Além do frio mais intenso e da baixa imunidade das abelhas, os EUA também sofrem com o uso inadequado de pesticidas. Um estudo, publicado na revista Proceedings of the Royal Society B, analisou o papel de 24 fatores na explicação do declínio de quatro espécies de abelhas, rastreadas em 284 colônias em 40 estados dos EUA . Isso incluiu latitude, elevação, tipo de habitat e danos, população humana e uso de pesticidas. Em primeiro lugar vieram os fungicidas, segundo os autores do trabalho, da Universidade de Cornell, nos EUA. Em particular, o clorotalonil, o mais usado nos EUA. A evidência do dano grave às abelhas causado pelos neonicotinoides foi mostrada em outra pesquisa, da Universidade de Dundee, no Reino Unido. Segundo o estudo, a substância reduz em 50% a sobrevivência das abelhas.

Envolvida no cerne da questão, a indústria de defensivos se mobiliza. O estudo da UFSCar é uma das bases do Compromisso 2020, capitaneado pelo Sindiveg (Sindicato da Indústria de Produtos para Defesa Vegetal) e com a participação de 14 fabricantes de químicos – entre eles grandes grupos como Syngenta, Basf, Bayer, Arysta, Dow, FMC e a brasileira Ourofino. O programa deu novo vigor ao projeto Colmeia Viva, que desde 2014 procura mapear boas práticas no manejo de agentes polinizadores e incentivar a correta aplicação dos defensivos pelos agricultores. A UFSCar, em conjunto com a Unesp, trabalha na produção do Mapeamento de Abelhas Participativo, uma ferramenta que permite receber informações sobre a situação de colmeias em todo o Brasil. As indústrias se propõem a capacitar suas equipes de vendas para difundir junto a distribuidores e agricultores a importância de preservar os insetos aplicando os químicos corretamente.

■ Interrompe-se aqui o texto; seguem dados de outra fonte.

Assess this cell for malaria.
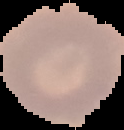

Uninfected.

Image is 124×130 pixels. Cell region segmented out of the field of view; the surrounding area is masked to black. From a thin blood smear.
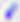
Captured at 400x magnification. Photomicrograph. Toxoplasma gondii is seen.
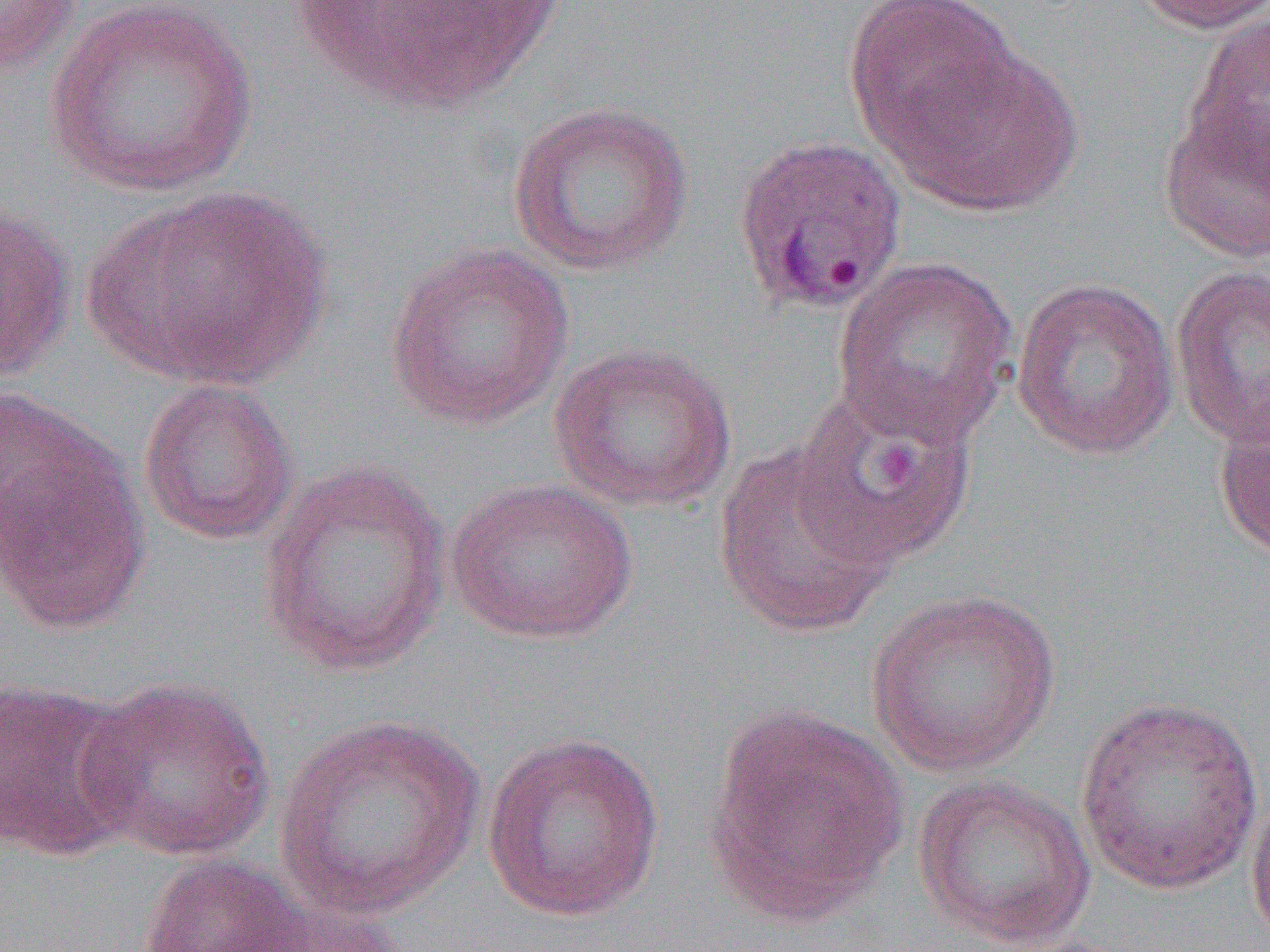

A melhor forma de tratar disso parece ser o bolso. Algumas culturas, como as amêndoas produzidas e exportadas para o mundo inteiro pelos Estados Unidos, dependem quase que exclusivamente desses insetos na polinização e produção de frutos. A maçã, o melão e a castanha-do-pará, por exemplo, também são dependentes deles. Até mesmo nas lavouras de soja – principal cultura do Brasil, ocupando cerca de 35 milhões de hectares — o impacto é mais do que relevante. Estudo do pesquisador Décio Gazzoni, da Embrapa Soja, mostra que a presença de abelhas pode elevar a produtividade de forma significativa — de 5% a 20%, conforme a qualidade do processo de produção.
“A contribuição das abelhas fica mais evidente quando o teto de produtividade é alto. Ou seja, quando foi feita adubação correta, o clima é bom e a variedade é a mais adequada, o ganho com a polinização se expressa melhor”, afirma Gazzoni.

O MELHOR INVESTIMENTO

O número cada vez menor de abelhas acabou gerando a expansão de negócios baseados no aluguel de colmeias para produtores. Nos Estados Unidos, os chamados beekeepers cobram em torno de US$ 180 pelo aluguel de uma colmeia e, assim, movimentam um mercado estimado em US$ 500 milhões ao ano. No Brasil, o serviço também tem atraído cada vez mais clientes, principalmente nas regiões produtoras de frutos como maçã, que dependem das abelhas para a sua produção. Por aqui, paga-se mais de R$ 80 por caixa.

Em outro front, universidades e startups buscam alternativas tecnológicas para substituir as abelhas. Pequenos drones programados para agir como polinizadores já são testados por pesquisadores japoneses e até mesmo por estudiosos da Universidade Harvard, nos Estados Unidos. O estudo mais adiantado é o do National Institute of Advanced Industrial Science and Technology, em Tsukuba, no Japão, que desenvolveu protótipos de abelhas robôs dotadas de um gel capaz de retirar pólen de uma planta e transportá-lo até outra.

Diretora executiva da organização Pollinator Partnership, uma entidade sem fins lucrativos que se dedica a chamar a atenção para a questão, Laurie Adams propõe, porém, uma abordagem diferente para um futuro mais próximo e mais natural: “Eu investiria no sistema milagroso que já temos ao invés de buscar uma solução mecânica”.